Share

4. Nyonya Enzio

“Tidak mungkin!!” tolak Anne mentah-mentah. Menggelengkan kepala dengan keras dan menegakkan punggung. Bagaimana mungkin, satu-satunya cara yang tersisa yang ia gunakan untuk membalas dominasi Luciano di hidupnya pun direnggut dengan cara licik seperti ini.

Luciano benar-benar tak memberinya udara untuk bernapas. Semua kekuasaan pria itu merenggut segala hal yang dimilikinya. Kepercayaan kedua orang tuanya, tubuhnya, dan seluruh hidupnya sudah berada di tangan Luciano.

“Aku tak sudi mengandung anakmu, Luciano.”

“Kau sudah.” Luciano mengedikkan bahunya dengan penuh ketenangan yang sangat terkendali. Seringainya menikmati setiap kepucatan yang menggaris di wajah Anne dengan penuh kepuasan. “Sebaiknya kau mulai mengerti bahwa hidupmu, saat ini hanyalah milikku, Anne sayang.”

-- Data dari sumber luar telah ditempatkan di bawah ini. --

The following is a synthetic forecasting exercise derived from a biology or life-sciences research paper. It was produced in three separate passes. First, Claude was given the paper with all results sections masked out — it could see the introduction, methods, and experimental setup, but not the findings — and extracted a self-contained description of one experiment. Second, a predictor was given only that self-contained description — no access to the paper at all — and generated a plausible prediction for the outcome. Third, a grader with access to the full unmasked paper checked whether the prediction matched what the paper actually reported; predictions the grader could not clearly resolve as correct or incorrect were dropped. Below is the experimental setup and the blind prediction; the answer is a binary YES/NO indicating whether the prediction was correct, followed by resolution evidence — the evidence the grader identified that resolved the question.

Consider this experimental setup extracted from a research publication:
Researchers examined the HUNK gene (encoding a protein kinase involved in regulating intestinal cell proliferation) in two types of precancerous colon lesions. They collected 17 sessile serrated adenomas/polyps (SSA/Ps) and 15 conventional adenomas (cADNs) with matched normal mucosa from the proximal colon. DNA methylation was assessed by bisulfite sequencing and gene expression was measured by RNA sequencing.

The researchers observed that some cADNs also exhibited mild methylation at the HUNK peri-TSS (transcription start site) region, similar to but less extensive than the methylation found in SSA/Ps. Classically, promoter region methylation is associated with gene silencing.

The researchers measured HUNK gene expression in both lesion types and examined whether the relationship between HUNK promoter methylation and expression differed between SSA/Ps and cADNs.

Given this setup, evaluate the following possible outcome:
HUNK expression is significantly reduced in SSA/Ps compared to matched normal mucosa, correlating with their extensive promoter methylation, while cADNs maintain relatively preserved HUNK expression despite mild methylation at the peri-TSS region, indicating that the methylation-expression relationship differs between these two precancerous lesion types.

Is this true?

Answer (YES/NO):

“Tidak. Aku tak ingin mengerti dan aku tak akan mengerti. Aku sungguh membencimu, Luciano. Kau hanyalah pria gila yang terobsesi pada wanita tak berdaya sepertiku. Menggunakan kekuasaanmu untuk menginjak-injak wanita lemah sepertikut. Kau benar-benar pengecut.”

Ekspresi di wajah Luciano seketika membeku, bibirnya menipis tajam dan rahangnya mengeras. “Apa kau bilang?” desisnya tajam.

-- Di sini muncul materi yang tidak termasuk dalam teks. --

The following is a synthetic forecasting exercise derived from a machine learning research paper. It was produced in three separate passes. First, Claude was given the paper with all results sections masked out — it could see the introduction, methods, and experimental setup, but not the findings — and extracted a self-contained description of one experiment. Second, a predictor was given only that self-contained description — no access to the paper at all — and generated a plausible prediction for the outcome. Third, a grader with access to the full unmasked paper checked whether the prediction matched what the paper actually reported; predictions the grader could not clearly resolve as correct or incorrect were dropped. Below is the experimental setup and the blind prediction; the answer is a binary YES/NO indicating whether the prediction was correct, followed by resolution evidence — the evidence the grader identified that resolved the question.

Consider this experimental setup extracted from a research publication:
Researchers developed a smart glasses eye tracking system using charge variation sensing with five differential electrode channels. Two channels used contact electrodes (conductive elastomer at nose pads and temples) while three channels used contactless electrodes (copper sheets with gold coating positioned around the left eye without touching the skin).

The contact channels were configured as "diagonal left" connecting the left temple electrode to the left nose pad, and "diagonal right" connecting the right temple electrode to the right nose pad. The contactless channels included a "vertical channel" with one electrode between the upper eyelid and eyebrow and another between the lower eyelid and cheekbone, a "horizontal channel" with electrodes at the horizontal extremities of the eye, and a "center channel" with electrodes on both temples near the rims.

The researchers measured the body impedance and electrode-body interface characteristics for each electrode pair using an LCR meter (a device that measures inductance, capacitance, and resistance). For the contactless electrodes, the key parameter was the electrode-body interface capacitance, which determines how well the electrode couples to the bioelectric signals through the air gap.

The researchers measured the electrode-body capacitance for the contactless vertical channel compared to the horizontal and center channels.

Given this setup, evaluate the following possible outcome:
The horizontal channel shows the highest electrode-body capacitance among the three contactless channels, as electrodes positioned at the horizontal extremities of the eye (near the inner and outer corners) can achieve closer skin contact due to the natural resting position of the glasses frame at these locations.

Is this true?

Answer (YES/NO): NO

“Kau tak lebih dari pria berengsek yang pengecut. Hanya mampu menggunakan kekuasaanmu sebagai seorang pria. Tidak, seorang pria tidak akan melakukan hal semenjijikkan ini pada wanita. Seorang pria tidak akan memperlakukan wanita seperti ini. Kau bukan seorang pria, Luciano.”

Wajah Luciano merah padam, belum pernah ada seorang pun yang cukup bodoh menantangnya seperti ini. Apalagi mencoba menginjak-injak harga dirinya. “Tutup mulutmu, Anne,” geram Luciano.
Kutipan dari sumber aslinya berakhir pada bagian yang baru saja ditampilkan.